O.T.: Haven't been following comment threads lately due to a crazy schedule, so I have no idea if anyone has mentioned this...
http://www.bloomberg.com/news/.....cides.html
That isn't what this phrase means!
That is very interesting. I don't think I have ever heard anyone use that correctly. I always just thought it was one of those stupid phrases that people use because they are stupid and don't think about what they are saying. As it is usually used, it makes no sense at all. An exception woudl disprove a rule in most cases.
The easy example to keep in your head is traffic rules. For example: "No Parking 4-6 PM". This means that the general rule is that parking is permitted, but this stated exception proves that rule.
I always took it be an application of the old meaning for "proof". A gun with a proof mark has been tested and has passed. "Proofing" often involved testing to destruction, as well, of some samples.
Thus, an exception "proves" the rule by testing it; that is, the rule applies to its limits, as shown by the exception.
Same thing, just a different way of getting there.
Yeah, its almost always misused, these days.
Hopefully, it will be properly used in the future.
"bulletproof" and similar words come from the practice of testing plate armor by firing a bullet at it. The mark made by the bullet was the proof that the armor was tested to perform as claimed.

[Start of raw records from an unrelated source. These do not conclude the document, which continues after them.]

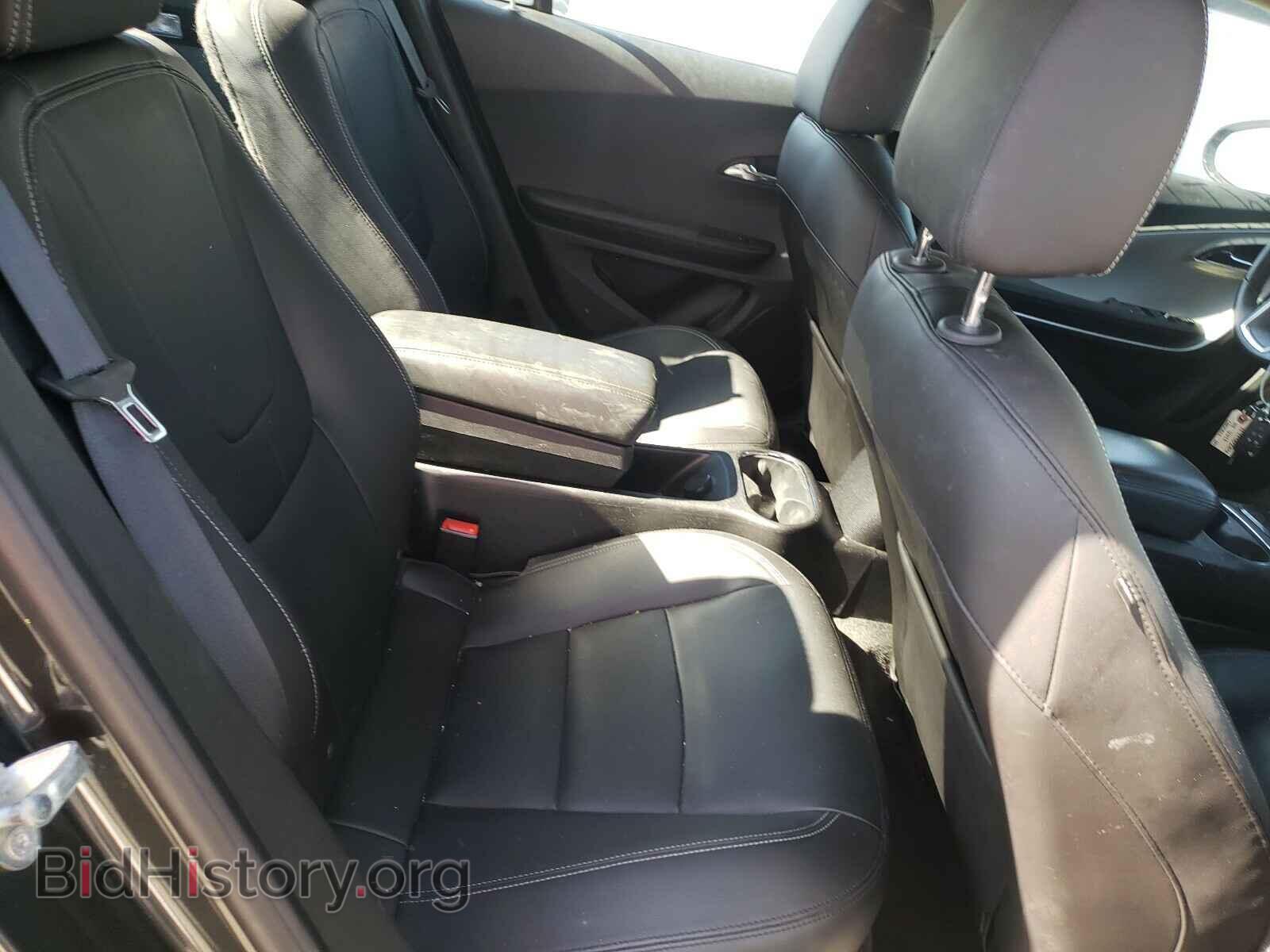 2014 CHEVROLET VOLT - VIN: 1G1RD6E43EU165219 - Фото 6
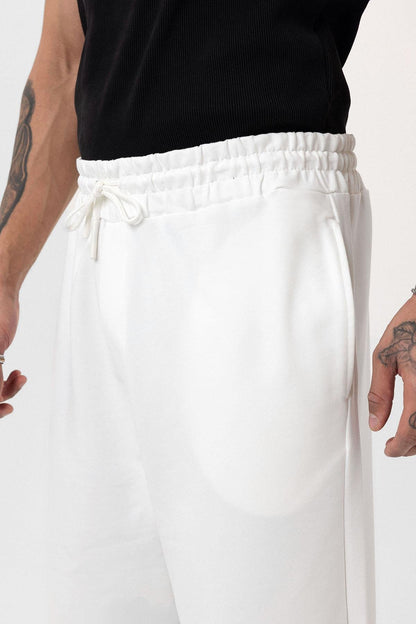 Paça Lastikli Basic Oversize Eşofman Takımı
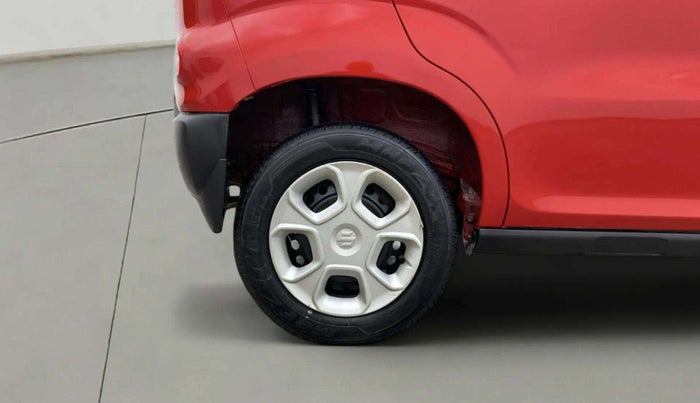 2020 Maruti S PRESSO VXI+, Petrol, Manual, 24,338 km, Right Rear Wheel
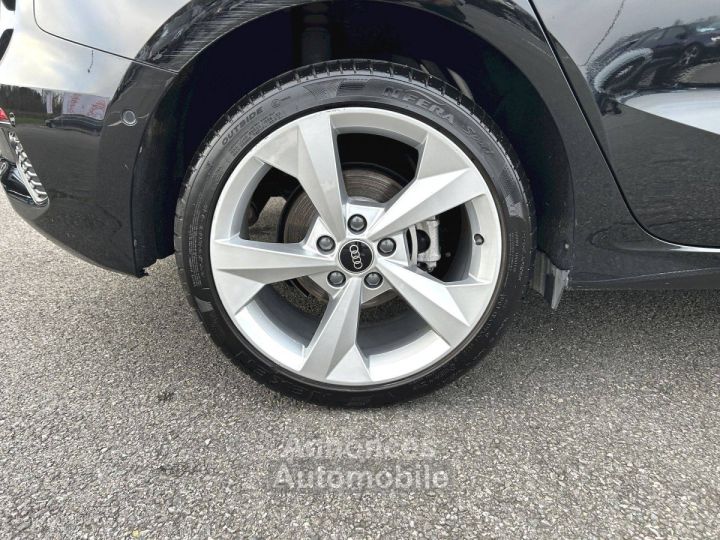 Audi A3 Sportback 35 TFSI Mild Hybrid 150 S tronic 7 Avus - 32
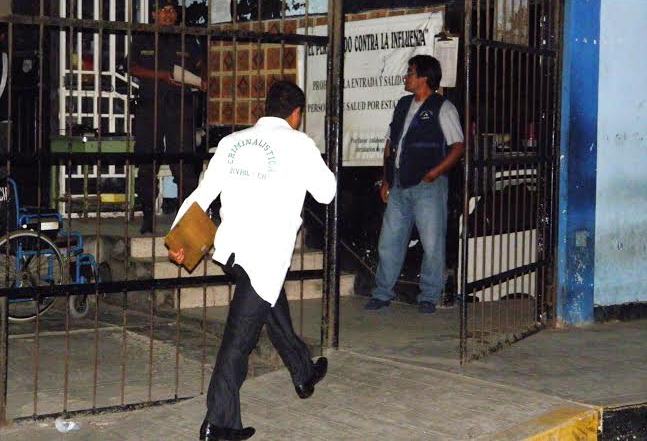 Seis “piratas” toman por asalto embarcación y balean a tripulante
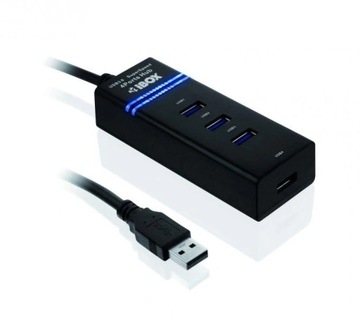 Hub USB IBox iuh3fb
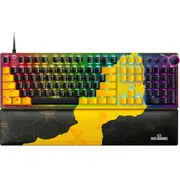 Razer Huntsman V2 Optical Gaming Keyboard - PUBG: Battleground Edition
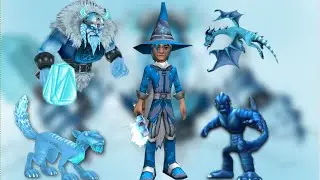 Wizard101 Prodigious Ice PvP: The Losing Streak...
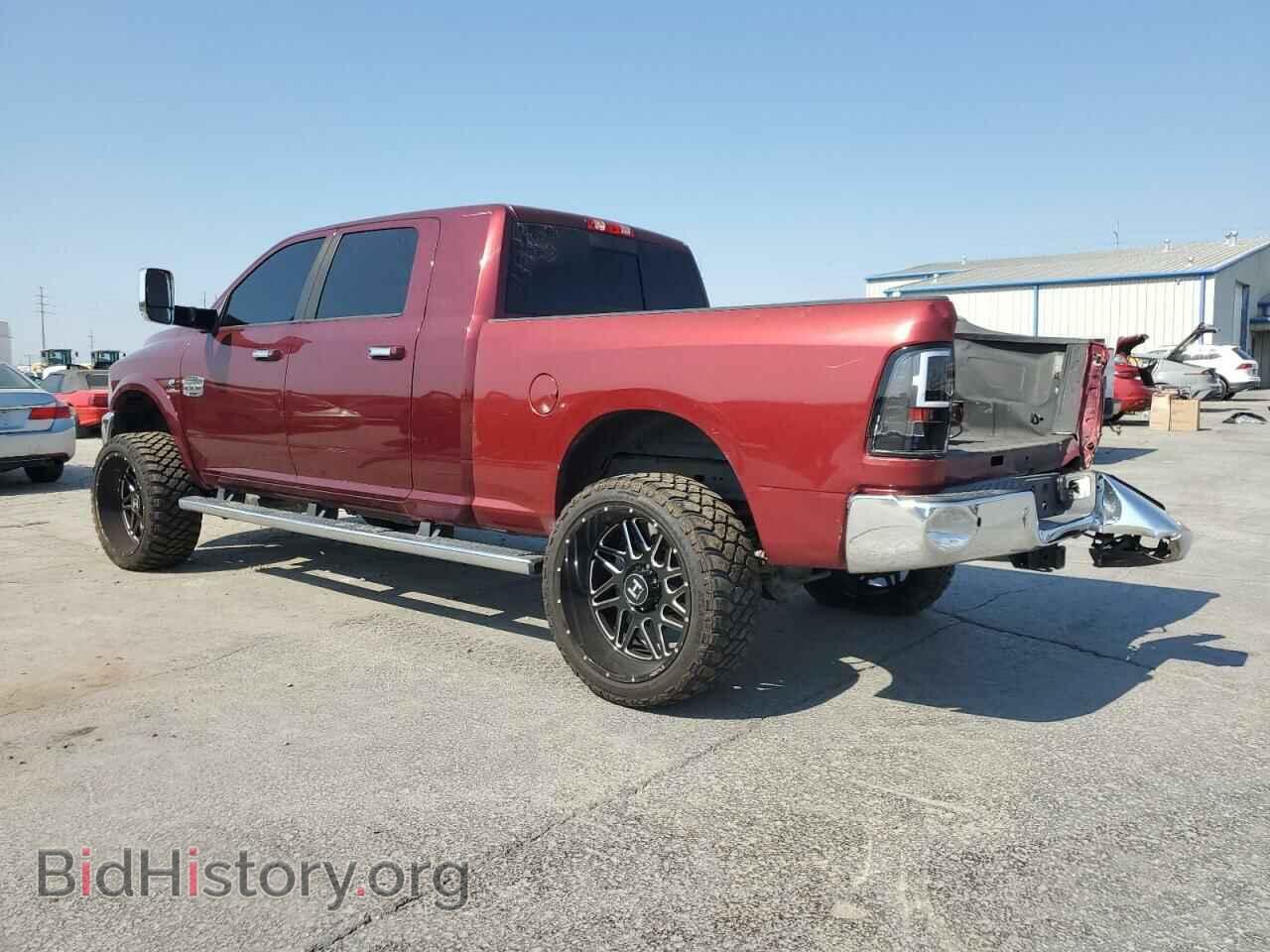 2016 RAM 2500 - VIN: 3C6UR5PL9GG231254 - Фото 2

So, if something is idiot-proof, that means that an idiot was fired at it and couldn't penetrate?
I learn something here every day.
Seriously, this issue (exceptions demonstrating that there is an implied default rule) comes up periodically in my practice around contracts and regs. I'm going to start using this, correctly.
Obamacare vs single payer is kinds like having a choice between a ruptured aorta or a ruptured vein in your skull.
I just don't get some people's obsession with single payer. Even if government subsidized universal health care were a good idea, there are many models already in use that are way better than single payer. Would these people really rather have British health care than French or German?
Actually, French is more single-payer-ish. British is not single-payer. It's a National Health System where the government is the provider, not the payer to private (etc) providers).
They are obsessed with control of heatlh care, and single payer gives them the most control (up until full socialization, which of course that idiot who used to run HHS for Obama was fully in favor of).
What's your point? You said "there are many models already in use that are way better than single payer. Would these people really rather have British health care than French or German?" Which implied that the UK has single-payer, and that France does not. When in actuality the UK has something else (more government control, yes it's true) and France has something more like single-payer. Your point that you prefer capitalism to either single-payer or nationalized health care was clear, but your examples were off a little bit.
No, he didn't. That was a different person.
The single payer fools just need to be patient. The law was written to fail.